Things I've Learned About Cooking
My ability to cook was always fairly mediocre (or outright poor) until I happened to read a food science book by Alton Brown. The book basically showed me how all the things I had learned in my chemistry class in high school had to do with cooking. Had I been a tiny bit smarter, I might've figured it all out on my own, but for some reason it never occurred to me. Here are some of the things I learned:
- Smoke points (the temperature when an oil burns off) of oils: of the common oils, canola has the highest (600+), and butter has the lowest (~200). This means you can/should only use butter for low-temperature cooking or where you deliberately want to impart its flavor into the food, and pretty much use canola otherwise.
- Oil is not there to lubricate the pan or keep food from the sticking (I had long thought this). Oil acts as a flexible conductor, designed primarily to conduct heat effectively into the crevices of the food and over a broader surface area.
- Likewise, you can pull off a perfect omelette by heating the right amount of oil to the right temperature such that the amount of energy stored in the oil is exactly the amount of heat needed to cook the egg and warm the omelette ingredients and no more.
- The difference between boiling water and a rolling boil is that the rapidly rising bubbles agitate the water more and result in more effective heat transfer to whatever you've put in the boiling water. This can be used to heat things at different rates in boiling water.
- The difference between all those different types of pasta noodles is the effectiveness with which it absorbs sauce (broad noodles hold more sauce, thin noodles hold less), so you choose your noodles based on the sauce and the anticipated palette of other ingredients and flavors.
- Salt is not used to make things salty. It is used to bring out the intrinsic flavor of the food. The most common cooking mistake is underusing salt in the fear of making things too salty.
- Kosher salt does this best, because it comes in flakes (which can be crumbled more finely) rather than square grains in the manner of table salt.
- Throw away your table salt. It is useless.
- Pepper is also used to bring out flavors, not to make things spicy.

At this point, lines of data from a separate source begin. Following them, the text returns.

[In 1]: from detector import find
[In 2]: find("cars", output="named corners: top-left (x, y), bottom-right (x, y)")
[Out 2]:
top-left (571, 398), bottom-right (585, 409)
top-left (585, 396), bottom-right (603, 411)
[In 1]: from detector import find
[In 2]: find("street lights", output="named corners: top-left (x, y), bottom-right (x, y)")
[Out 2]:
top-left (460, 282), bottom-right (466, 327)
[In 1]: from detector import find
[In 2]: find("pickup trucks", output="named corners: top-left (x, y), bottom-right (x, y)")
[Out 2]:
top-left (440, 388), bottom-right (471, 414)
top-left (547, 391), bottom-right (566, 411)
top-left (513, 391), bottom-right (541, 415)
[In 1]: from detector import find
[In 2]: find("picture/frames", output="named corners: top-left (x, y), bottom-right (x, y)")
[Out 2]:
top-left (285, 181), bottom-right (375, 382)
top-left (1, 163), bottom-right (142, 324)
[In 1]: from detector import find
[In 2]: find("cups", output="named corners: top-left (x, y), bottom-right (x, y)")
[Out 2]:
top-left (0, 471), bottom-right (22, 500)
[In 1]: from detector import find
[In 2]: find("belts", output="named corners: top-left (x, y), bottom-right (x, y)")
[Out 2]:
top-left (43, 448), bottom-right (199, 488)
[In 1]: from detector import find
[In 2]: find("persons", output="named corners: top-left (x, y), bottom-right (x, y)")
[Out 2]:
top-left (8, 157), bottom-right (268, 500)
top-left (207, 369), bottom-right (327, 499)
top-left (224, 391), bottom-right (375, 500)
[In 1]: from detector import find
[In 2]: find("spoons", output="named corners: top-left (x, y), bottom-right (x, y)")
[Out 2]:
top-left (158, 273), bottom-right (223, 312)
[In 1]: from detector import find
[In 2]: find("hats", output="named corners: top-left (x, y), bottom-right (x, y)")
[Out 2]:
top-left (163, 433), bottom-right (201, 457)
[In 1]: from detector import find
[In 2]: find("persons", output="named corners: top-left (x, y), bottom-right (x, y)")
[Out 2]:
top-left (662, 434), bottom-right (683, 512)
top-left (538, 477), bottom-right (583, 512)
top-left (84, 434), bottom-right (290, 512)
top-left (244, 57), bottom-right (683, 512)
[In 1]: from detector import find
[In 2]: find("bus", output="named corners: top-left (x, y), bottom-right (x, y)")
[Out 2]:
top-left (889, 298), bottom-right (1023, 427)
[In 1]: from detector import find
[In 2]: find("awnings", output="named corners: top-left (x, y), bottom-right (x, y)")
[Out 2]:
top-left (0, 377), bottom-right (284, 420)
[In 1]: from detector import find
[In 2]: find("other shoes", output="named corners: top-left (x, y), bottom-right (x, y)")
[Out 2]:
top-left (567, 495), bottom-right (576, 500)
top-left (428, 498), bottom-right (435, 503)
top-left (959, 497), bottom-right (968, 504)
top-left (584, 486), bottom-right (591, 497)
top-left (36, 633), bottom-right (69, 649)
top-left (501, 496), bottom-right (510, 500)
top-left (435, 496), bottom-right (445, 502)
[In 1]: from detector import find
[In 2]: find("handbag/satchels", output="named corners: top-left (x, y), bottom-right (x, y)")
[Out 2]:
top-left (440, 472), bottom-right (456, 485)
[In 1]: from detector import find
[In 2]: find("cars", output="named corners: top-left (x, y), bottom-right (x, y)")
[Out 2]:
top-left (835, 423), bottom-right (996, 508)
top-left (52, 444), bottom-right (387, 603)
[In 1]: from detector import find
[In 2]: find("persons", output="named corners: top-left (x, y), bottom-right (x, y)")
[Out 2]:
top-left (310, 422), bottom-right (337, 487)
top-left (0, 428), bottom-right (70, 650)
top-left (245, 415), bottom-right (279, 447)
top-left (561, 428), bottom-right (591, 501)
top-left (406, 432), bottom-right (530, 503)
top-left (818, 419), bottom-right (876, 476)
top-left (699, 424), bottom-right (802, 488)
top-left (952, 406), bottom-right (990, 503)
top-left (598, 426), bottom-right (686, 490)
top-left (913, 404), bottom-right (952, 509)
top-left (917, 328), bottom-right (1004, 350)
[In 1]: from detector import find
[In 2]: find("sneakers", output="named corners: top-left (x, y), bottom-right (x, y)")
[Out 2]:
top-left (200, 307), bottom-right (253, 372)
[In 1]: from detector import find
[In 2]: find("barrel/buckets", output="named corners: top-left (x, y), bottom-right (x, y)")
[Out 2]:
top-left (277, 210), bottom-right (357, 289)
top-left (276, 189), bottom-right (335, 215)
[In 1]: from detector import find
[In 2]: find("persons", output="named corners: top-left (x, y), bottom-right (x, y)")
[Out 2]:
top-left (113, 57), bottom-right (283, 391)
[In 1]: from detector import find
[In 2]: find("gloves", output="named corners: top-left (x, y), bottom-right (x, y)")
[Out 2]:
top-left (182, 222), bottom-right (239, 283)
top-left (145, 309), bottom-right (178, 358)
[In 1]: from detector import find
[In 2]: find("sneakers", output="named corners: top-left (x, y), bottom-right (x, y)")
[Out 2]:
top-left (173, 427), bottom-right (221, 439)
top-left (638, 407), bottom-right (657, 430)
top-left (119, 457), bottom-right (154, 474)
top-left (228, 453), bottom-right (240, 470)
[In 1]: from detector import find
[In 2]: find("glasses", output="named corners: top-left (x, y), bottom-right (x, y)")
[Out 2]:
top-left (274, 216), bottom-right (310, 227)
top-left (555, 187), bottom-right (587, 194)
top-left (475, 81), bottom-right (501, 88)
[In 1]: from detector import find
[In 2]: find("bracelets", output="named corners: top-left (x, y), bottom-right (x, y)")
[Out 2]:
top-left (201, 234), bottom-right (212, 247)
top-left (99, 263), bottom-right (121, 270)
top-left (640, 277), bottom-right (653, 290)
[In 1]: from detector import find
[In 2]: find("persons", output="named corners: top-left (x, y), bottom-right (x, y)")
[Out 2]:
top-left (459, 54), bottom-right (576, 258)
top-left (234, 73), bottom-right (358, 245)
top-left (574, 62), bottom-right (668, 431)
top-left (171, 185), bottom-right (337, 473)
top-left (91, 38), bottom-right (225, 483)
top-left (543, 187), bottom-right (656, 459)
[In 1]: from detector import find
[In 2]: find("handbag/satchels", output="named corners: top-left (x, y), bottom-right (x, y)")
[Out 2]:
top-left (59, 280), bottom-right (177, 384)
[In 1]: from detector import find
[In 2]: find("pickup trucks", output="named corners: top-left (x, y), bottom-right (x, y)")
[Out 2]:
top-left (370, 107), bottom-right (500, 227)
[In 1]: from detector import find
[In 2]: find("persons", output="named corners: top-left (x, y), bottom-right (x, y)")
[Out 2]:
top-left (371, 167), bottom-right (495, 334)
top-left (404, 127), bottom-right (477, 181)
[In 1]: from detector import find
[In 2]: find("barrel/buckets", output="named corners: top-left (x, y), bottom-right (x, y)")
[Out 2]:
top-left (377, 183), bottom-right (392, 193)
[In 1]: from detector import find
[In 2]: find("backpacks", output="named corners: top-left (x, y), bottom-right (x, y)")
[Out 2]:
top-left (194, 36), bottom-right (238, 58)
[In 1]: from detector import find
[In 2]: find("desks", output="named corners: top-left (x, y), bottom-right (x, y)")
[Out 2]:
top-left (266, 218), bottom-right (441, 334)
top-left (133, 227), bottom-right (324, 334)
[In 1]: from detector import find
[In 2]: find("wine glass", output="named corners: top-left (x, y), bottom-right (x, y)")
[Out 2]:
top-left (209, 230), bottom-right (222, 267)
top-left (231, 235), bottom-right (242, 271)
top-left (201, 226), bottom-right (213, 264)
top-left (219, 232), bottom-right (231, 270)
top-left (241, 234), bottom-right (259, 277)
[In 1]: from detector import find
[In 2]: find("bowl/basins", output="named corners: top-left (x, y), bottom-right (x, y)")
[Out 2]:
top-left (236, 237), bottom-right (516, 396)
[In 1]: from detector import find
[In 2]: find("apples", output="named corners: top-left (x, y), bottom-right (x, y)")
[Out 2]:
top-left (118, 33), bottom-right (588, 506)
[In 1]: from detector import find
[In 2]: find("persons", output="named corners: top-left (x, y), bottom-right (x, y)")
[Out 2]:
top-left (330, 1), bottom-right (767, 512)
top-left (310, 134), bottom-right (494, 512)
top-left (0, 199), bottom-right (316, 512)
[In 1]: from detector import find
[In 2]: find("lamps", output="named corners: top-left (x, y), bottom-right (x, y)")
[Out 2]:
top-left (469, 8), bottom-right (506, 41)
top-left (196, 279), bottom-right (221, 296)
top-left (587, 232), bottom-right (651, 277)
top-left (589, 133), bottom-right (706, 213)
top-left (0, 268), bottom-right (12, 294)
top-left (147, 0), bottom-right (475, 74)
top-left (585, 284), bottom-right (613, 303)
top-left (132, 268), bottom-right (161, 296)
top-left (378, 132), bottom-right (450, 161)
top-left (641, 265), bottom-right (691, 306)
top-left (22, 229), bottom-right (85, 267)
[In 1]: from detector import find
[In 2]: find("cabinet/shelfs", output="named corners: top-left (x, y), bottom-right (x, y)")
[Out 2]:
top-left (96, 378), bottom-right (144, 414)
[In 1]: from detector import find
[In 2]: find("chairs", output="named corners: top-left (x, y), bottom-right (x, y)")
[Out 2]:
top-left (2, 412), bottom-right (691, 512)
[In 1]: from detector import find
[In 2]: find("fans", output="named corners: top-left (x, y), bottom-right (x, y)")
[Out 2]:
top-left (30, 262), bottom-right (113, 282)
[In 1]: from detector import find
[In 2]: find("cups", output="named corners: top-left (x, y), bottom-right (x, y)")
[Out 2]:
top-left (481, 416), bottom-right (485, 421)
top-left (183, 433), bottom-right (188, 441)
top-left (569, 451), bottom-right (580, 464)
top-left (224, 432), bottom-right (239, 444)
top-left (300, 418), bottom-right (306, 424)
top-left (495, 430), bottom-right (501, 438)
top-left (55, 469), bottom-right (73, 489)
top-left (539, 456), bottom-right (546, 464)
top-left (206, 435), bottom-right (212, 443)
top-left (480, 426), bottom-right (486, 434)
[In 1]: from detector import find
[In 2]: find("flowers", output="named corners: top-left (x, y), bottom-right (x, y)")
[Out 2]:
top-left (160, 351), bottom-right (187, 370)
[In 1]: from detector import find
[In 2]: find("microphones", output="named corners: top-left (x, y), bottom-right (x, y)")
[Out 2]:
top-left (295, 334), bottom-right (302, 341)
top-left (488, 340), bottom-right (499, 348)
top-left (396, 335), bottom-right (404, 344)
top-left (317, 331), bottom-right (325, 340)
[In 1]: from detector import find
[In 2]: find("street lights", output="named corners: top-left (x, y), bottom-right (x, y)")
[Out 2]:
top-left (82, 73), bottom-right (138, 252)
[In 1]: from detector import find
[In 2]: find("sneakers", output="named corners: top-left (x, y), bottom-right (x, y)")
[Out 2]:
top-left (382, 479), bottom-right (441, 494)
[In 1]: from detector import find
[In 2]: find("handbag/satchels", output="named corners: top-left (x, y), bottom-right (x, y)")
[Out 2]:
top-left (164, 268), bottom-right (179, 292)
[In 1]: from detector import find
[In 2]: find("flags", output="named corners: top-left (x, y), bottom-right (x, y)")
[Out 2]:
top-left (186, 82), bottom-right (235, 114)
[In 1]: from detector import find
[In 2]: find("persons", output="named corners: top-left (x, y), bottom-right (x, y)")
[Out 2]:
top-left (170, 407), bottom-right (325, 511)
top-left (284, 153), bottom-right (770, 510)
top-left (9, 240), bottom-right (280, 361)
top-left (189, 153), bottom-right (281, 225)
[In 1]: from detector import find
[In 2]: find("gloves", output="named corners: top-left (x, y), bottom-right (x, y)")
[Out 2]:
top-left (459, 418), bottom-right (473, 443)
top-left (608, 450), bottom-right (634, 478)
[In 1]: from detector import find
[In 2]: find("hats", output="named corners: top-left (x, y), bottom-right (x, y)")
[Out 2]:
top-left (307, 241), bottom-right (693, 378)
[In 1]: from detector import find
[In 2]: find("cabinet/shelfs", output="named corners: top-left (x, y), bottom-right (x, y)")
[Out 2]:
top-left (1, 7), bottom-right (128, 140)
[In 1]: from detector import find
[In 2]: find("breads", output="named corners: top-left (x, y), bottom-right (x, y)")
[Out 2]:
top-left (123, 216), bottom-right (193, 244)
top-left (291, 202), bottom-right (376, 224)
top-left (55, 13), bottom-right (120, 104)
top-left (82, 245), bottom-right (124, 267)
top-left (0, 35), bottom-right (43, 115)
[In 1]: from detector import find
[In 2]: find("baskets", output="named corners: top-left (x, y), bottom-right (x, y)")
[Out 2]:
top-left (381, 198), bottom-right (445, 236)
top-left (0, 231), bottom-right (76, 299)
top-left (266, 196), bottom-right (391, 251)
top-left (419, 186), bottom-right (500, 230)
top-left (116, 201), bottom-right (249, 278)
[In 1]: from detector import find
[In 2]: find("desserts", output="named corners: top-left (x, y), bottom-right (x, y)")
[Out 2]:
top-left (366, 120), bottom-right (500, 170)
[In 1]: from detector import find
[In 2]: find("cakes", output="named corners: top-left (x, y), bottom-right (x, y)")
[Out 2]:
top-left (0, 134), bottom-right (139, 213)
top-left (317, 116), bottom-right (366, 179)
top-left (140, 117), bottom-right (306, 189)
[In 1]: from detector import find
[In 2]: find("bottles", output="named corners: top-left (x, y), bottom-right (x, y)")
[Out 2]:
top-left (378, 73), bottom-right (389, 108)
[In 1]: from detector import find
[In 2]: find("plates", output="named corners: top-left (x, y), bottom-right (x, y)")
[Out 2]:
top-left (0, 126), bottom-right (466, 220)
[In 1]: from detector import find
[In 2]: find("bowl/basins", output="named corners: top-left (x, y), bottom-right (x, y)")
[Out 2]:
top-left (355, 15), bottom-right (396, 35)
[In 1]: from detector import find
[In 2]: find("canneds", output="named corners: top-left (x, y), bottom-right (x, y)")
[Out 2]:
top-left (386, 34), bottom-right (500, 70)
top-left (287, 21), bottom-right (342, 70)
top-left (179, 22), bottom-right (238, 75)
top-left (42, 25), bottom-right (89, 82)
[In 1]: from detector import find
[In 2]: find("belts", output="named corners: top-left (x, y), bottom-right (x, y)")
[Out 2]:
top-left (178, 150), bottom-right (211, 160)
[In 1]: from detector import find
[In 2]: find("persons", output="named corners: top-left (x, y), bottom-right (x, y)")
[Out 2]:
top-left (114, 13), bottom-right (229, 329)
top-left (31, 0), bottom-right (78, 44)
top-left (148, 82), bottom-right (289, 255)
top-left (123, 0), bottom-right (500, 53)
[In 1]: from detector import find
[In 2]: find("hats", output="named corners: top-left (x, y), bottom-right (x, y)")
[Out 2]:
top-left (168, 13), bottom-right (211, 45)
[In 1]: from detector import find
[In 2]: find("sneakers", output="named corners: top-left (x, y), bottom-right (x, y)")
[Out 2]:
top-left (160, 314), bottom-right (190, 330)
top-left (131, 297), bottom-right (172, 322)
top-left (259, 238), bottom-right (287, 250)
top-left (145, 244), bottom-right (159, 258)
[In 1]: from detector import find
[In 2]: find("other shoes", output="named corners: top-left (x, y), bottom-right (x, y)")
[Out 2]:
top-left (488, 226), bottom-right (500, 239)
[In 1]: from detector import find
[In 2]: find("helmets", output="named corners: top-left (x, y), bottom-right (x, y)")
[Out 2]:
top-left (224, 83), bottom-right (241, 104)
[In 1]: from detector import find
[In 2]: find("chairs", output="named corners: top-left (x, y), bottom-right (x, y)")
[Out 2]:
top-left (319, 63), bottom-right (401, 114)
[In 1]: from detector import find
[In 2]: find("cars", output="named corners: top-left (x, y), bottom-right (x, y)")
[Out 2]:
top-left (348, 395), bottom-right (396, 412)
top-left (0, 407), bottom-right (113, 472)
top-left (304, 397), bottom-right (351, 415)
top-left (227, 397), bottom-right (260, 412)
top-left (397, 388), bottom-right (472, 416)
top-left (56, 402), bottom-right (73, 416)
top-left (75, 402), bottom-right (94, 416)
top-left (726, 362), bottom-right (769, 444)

- Heat transfers gradually from the outside to the inside for large objects (e.g. roasts). Therefore, ambient (cooking) temperature needs to be set correctly so that the inside of the object reaches the desired temperature while the outside has not been too hot for too long. This is well-known for roasts but the principle also applies when microwaving things; for large masses, this is when microwaving for longer on lower power is appropriate.
- The secret to making pork and chicken that is fully-cooked without becoming dry is to cook the meat until it is almost fully-cooked and then remove it from the heat and cover it in foil for 5-10 minutes. The existing heat in the food will finish cooking it without drying it out. There is basically no other way to do it - either you will end up with undercooked meat or in trying to get it fully-cooked on the heat, the remaining heat in the meat after you remove it will dry out the meat.
- Eggs have a schedule to them. They last about 6 weeks in the fridge. When they are fresh, you should use them for omelettes or scrambled eggs. Once they are about 1 or 2 weeks old, they are optimal for hard-boiling. After that, they are best used to wet other food (like meats) in preparation for breading, or for french toast.
- Use Oat Nut bread (toasted) for your sandwiches and place your cheese diagonally.